Dick Cheney, John Bolton, les traders et le prix du baril edit

4 avril 2018

Le 3 juillet 2008, le prix du baril de pétrole brut WTI atteignait 145 dollars, un niveau que ne justifiait pas une économie mondiale déjà ébranlée par la crise des subprimes. Ce choc pétrolier allait contribuer à la récession mondiale tout autant que la faillite de Lehman Brothers, trois mois après. Dick Cheney était alors Vice-Président des Etats-Unis. Il n’avait jamais caché sa défiance vis-à-vis de l’Iran. Le 9 avril prochain, John Bolton devrait devenir le conseiller du Président Trump pour la Sécurité nationale. Lui non plus, n’a jamais caché sa défiance vis-à-vis de l’Iran et son appétence pour des solutions radicales. L’histoire pourrait-elle se répéter ?

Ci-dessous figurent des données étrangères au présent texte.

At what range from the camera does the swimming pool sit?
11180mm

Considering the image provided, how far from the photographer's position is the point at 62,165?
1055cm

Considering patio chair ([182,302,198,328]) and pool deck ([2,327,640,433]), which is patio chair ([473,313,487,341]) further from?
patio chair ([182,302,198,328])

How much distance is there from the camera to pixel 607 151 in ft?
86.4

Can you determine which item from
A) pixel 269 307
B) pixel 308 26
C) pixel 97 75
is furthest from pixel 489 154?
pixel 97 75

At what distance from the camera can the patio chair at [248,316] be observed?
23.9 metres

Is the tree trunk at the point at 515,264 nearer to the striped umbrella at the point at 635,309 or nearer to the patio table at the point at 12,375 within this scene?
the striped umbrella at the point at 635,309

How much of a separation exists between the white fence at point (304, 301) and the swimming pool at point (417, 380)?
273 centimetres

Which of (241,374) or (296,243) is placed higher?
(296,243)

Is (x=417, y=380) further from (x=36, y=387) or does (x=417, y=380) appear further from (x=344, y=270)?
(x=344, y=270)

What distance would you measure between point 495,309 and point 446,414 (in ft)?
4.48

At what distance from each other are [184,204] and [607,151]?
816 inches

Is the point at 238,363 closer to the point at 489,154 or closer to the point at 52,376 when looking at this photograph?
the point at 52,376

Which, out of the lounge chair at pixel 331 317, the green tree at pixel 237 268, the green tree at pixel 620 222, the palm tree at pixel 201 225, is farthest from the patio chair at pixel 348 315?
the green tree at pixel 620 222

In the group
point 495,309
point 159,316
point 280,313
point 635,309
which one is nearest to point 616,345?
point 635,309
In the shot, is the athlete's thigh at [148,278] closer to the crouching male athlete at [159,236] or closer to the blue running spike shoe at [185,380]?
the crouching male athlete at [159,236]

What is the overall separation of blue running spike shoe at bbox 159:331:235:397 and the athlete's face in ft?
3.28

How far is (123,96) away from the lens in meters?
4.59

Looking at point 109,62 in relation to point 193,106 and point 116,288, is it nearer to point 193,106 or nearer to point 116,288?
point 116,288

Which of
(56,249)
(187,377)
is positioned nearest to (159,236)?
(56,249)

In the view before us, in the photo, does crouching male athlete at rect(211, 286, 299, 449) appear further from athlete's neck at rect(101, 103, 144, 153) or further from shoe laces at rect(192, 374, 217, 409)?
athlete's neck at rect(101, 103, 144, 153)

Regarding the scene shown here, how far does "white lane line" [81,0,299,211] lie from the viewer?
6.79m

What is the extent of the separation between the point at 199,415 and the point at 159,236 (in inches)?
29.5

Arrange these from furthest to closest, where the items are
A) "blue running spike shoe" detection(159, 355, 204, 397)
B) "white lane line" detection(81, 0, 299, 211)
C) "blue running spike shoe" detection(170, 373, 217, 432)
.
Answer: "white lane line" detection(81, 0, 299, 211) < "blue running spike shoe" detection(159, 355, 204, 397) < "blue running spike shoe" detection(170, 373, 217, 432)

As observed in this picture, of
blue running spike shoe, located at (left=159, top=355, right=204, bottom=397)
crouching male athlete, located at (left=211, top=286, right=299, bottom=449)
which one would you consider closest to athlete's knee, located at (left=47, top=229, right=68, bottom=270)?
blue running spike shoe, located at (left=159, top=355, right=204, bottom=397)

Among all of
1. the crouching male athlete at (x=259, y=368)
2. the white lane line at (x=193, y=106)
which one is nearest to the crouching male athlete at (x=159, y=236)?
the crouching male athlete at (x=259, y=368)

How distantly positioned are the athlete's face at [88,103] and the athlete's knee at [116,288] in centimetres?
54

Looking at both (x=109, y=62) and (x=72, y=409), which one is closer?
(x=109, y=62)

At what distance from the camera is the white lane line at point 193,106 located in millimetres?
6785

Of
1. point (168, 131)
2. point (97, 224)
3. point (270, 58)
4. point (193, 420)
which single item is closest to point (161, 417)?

Revenons tout d’abord sur l’étrange envolée du prix du pétrole en 2008. Fin novembre 2007, le baril frôlait les 100$. Avec un de mes collègues d’alors, chef économiste pour les Etats Unis d’une grande banque d’investissement, fonction que j’occupais pour l’Europe, nous avions écrit que la hausse devenait une bulle et que, si elle se poursuivait, elle causerait une récession mondiale, qui, elle-même, ferait chuter le prix du pétrole. Le journal Le Monde s’était fait l’écho de cette analyse, le 6 novembre 2007. Peu de temps après, la direction de la banque nous intima de ne plus commenter le marché pétrolier, arguant que les traders de la banque, qui misaient précisément sur une poursuite de la hausse, étaient plus compétents en la matière. Nous avions dû avaler la couleuvre, sans y attacher une importance démesurée, tant les autres sujets macro-économiques de l’époque demandaient notre attention. Il y avait pourtant dans cet épisode bien plus qu’une façon autoritaire de régler un conflit interne à l’entreprise, mais je ne le compris que deux ans plus tard.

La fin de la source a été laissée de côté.